As Dijke et al. mention, Sclerostin production is reduced by mechanical stimulation(5). Crucially, the primary inhibitive target of Sclerostin, osteoblast membrane receptor LRP5, appears to be pivotal in the osteogenic response to mechanotransduction(6). Therefore, we suggest that long-term inhibition of Sclerostin in peri-prosthetic bone may reduce antagonism of LRP5 in that area, with the net effect of lowering the threshold for stress transduction required to maintain bone density. Sclerostin inhibitors may, therefore, skew the balance of bone remodeling towards net formation, protecting peri-prosthetic bone stock without necessitating changes in current stress-shielding prosthetic designs.

Furthermore, shorter-term inhibition of Sclerostin to promote bone formation could be used in conjunction with osseo-conductive and –inductive prosetheses to engender osseo-integration.

In both cases, there appears to be significant potential for Sclerostin inhibition to provide additional benefit over existing techniques in the field of joint arthroplasty, and this avenue is one we suggest is worthy of exploration.

The authors did not receive any outside funding or grants in support of their research for or preparation of this work.
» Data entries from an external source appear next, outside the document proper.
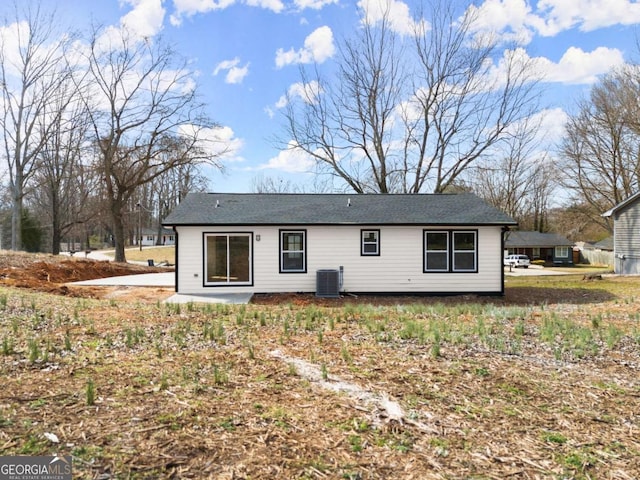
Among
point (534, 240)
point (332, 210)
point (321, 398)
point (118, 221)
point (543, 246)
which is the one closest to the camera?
point (321, 398)

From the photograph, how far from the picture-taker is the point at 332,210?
46.2 ft

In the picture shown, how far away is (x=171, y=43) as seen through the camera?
2575cm

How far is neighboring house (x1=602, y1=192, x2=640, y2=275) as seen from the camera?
22.3 metres

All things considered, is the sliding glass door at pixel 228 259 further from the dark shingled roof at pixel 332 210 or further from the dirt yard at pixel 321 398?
the dirt yard at pixel 321 398

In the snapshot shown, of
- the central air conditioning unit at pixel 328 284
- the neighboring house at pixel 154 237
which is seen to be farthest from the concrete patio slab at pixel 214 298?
the neighboring house at pixel 154 237

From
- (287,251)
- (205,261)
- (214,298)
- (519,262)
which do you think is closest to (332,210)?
(287,251)

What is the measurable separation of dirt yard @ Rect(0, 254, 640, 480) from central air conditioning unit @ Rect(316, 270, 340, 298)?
5.77m

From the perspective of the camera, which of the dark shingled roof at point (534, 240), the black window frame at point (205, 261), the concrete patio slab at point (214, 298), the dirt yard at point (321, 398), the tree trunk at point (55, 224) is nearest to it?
the dirt yard at point (321, 398)

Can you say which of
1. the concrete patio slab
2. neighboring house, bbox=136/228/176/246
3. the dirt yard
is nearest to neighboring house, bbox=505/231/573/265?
the concrete patio slab

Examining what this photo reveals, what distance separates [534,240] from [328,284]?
42145 mm

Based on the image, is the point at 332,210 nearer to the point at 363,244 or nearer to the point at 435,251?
the point at 363,244

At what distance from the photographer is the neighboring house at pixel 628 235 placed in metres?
22.3

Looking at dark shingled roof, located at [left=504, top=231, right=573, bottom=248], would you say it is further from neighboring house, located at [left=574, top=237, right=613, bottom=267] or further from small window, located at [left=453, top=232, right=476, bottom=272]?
small window, located at [left=453, top=232, right=476, bottom=272]

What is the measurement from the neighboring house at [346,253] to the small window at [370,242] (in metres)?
0.03
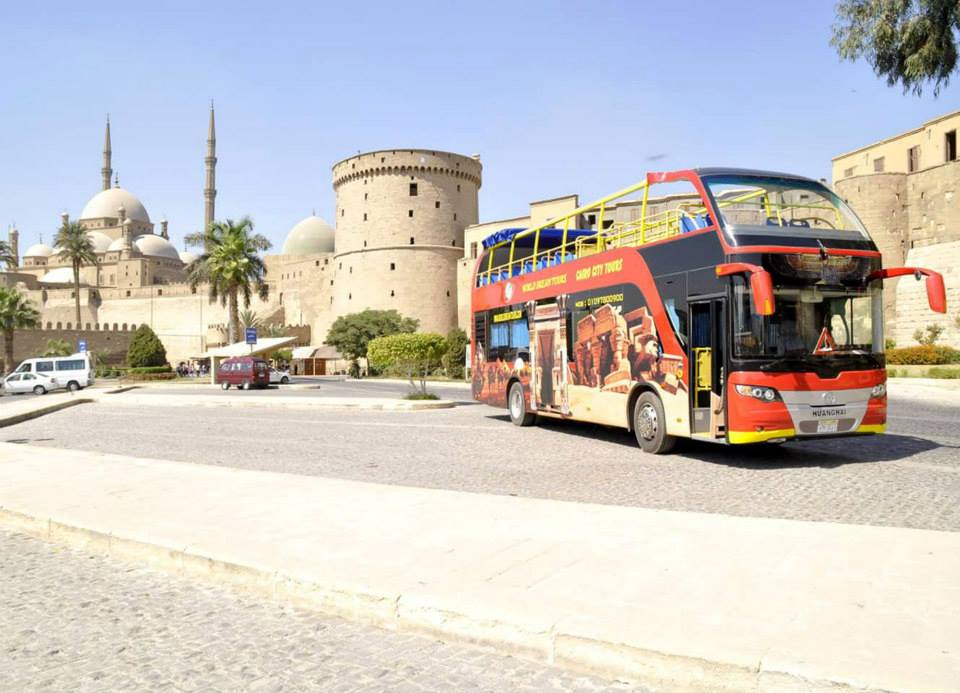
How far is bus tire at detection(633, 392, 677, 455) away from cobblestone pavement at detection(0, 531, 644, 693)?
7027mm

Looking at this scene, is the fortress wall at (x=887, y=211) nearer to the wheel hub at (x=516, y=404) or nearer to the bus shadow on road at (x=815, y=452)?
the wheel hub at (x=516, y=404)

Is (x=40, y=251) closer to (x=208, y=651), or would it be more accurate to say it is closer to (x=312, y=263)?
(x=312, y=263)

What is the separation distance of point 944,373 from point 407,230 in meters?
53.0

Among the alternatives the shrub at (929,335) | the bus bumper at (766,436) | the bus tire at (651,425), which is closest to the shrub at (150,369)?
the shrub at (929,335)

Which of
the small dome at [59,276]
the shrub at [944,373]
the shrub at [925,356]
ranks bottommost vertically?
the shrub at [944,373]

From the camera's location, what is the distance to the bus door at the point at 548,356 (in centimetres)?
1380

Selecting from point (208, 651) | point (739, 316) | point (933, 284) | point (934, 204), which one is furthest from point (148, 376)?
point (208, 651)

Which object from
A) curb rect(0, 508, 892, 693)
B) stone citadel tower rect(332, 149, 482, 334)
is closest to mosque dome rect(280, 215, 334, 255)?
stone citadel tower rect(332, 149, 482, 334)

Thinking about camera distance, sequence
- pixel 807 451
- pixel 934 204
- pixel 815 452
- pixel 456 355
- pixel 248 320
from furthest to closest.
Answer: pixel 248 320 < pixel 456 355 < pixel 934 204 < pixel 807 451 < pixel 815 452

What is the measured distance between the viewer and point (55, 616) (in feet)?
15.9

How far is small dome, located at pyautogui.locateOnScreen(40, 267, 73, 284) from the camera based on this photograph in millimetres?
103225

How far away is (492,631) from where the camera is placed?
4.14m

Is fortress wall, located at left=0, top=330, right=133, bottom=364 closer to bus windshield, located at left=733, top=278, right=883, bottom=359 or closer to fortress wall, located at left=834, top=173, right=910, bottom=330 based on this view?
fortress wall, located at left=834, top=173, right=910, bottom=330

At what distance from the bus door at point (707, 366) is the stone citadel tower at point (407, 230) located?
202 feet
Neither they nor a member of their immediate families received payments or other benefits or a commitment or agreement to provide such benefits from a commercial entity. No commercial entity paid or directed, or agreed to pay or direct, any benefits to any research fund, foundation, division, center, clinical practice, or other charitable or nonprofit organization with which the authors, or a member of their immediate families, are affiliated or associated.

References:

1. ten Dijke P, Krause C, de Gorter DJJ et al. Osteocyte-Derived Sclerostin Inhibits Bone Formation: Its Role in Bone Morphogenic Protein and Wnt Signalling. J Bone Joint Surg Am. 2008;90:31-35.

2. Padhi D, Stouch B, Jang G et al. Anti-Sclerostin Antibody Increases Markers of Bone Formation in Healthy Postmenopausal Women. Am Soc Bone Miner Res. 2007;S37:abs 1129.

3. Tsiridis E, Haddad FS. Gie GA The management of periprosthetic femoral fractures around hip replacements. Injury 2003;34:95-105.

4. Tsiridis E, Gamie Z, Conaghan PG et al. Biological options to enhance periprosthetic bone mass. Injury. 2007; Jun;38(6):704-13.

5. Robling AG, Niziolek PJ, Baldridge LA et al. Mechanical stimulation of bone in vivo reduces osteocyte expression of Sost/sclerostin. J Biol Chem. 2007;Dec 17.

6. Sawakami K, Robling AG, Ai M et al. The Wnt co-receptor LRP5 is essential for skeletal mechanotransduction but not for the anabolic bone response to parathyroid hormone treatment. J Biol Chem. 2006 Aug 18;281(33):23:698-711.